▶ WORK INSTRUCTION
Copy out the part of the McCain column that opens with the words containing "And beyond his" and closes with "in USA Today.", swapping "compromises" for "agreements".

▶ SOURCE TEXT
===============

He says things that are true even when they’re not expedient, and while everyone on the national stage has a healthy ego, he gets such great mileage out of his self-deprecating wit that others might consider his example. His commitment to human rights and his deep understanding that torture isn’t only a betrayal of our values, but one that yields nothing useful, are also in far-too-short supply.
Yes, he picked Sarah Palin as his 2008 running mate; even heroes make mistakes. But he has also taken on his party when it wasn’t easy — running on campaign finance reform and against unaffordable tax cuts, for instance, in his 2000 presidential campaign. And he continues to criticize the current Republican president, even since his diagnosis tweeting about the most recent suicide bombing in Kabul, which killed 24 and left dozens more wounded: “Disgraceful we still have no strategy for #Afghanistan.” Of the Polish strongman President Trump so admires, he tweeted “U.S. & #Poland must honor commitment to democracy & rule of law.”
Many of his part-time admirers on the left like him only on the days he agrees with them. And I do understand why they wanted his head, scars and all, after his perplexing votes enabling legislation that he himself called “a shell.” But he deserves my respect even on the days when what his internal hall monitor whispers to him isn’t the same thing mine tells me.
It isn’t just a historical, biographical fact that after he was shot down over North Vietnam, he stood up to years of torture and refused to be released ahead of his fellow POWs just because his daddy was a big-deal admiral. Throughout his public life, he has adhered to a code that some of his colleagues can’t even seem to crack, much less live by.
And beyond his important decision to join GOP Sens. Lisa Murkowski of Alaska and Susan Collins of Maine in circumventing complete health care mayhem, the overarching legacy of the man his daughter Meghan McCain has called “a warrior at dusk” will be that to a degree that sets him apart, he has steered by his own stars, and even when those took him off course, he owned that, too.
In a Tuesday floor speech that was 100-proof McCain, he admonished Rs and Ds to start working together again to reach compromises that, while imperfect, contribute to the common good. Just like him.
This column first appeared in USA Today.

===============

▶ DATA SECTION
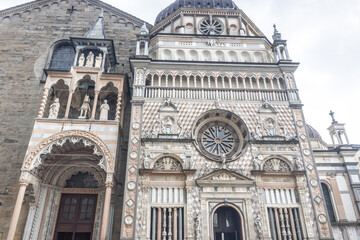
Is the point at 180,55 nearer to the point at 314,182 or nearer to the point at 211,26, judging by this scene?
the point at 211,26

===============

▶ SOLUTION
And beyond his important decision to join GOP Sens. Lisa Murkowski of Alaska and Susan Collins of Maine in circumventing complete health care mayhem, the overarching legacy of the man his daughter Meghan McCain has called “a warrior at dusk” will be that to a degree that sets him apart, he has steered by his own stars, and even when those took him off course, he owned that, too.
In a Tuesday floor speech that was 100-proof McCain, he admonished Rs and Ds to start working together again to reach agreements that, while imperfect, contribute to the common good. Just like him.
This column first appeared in USA Today.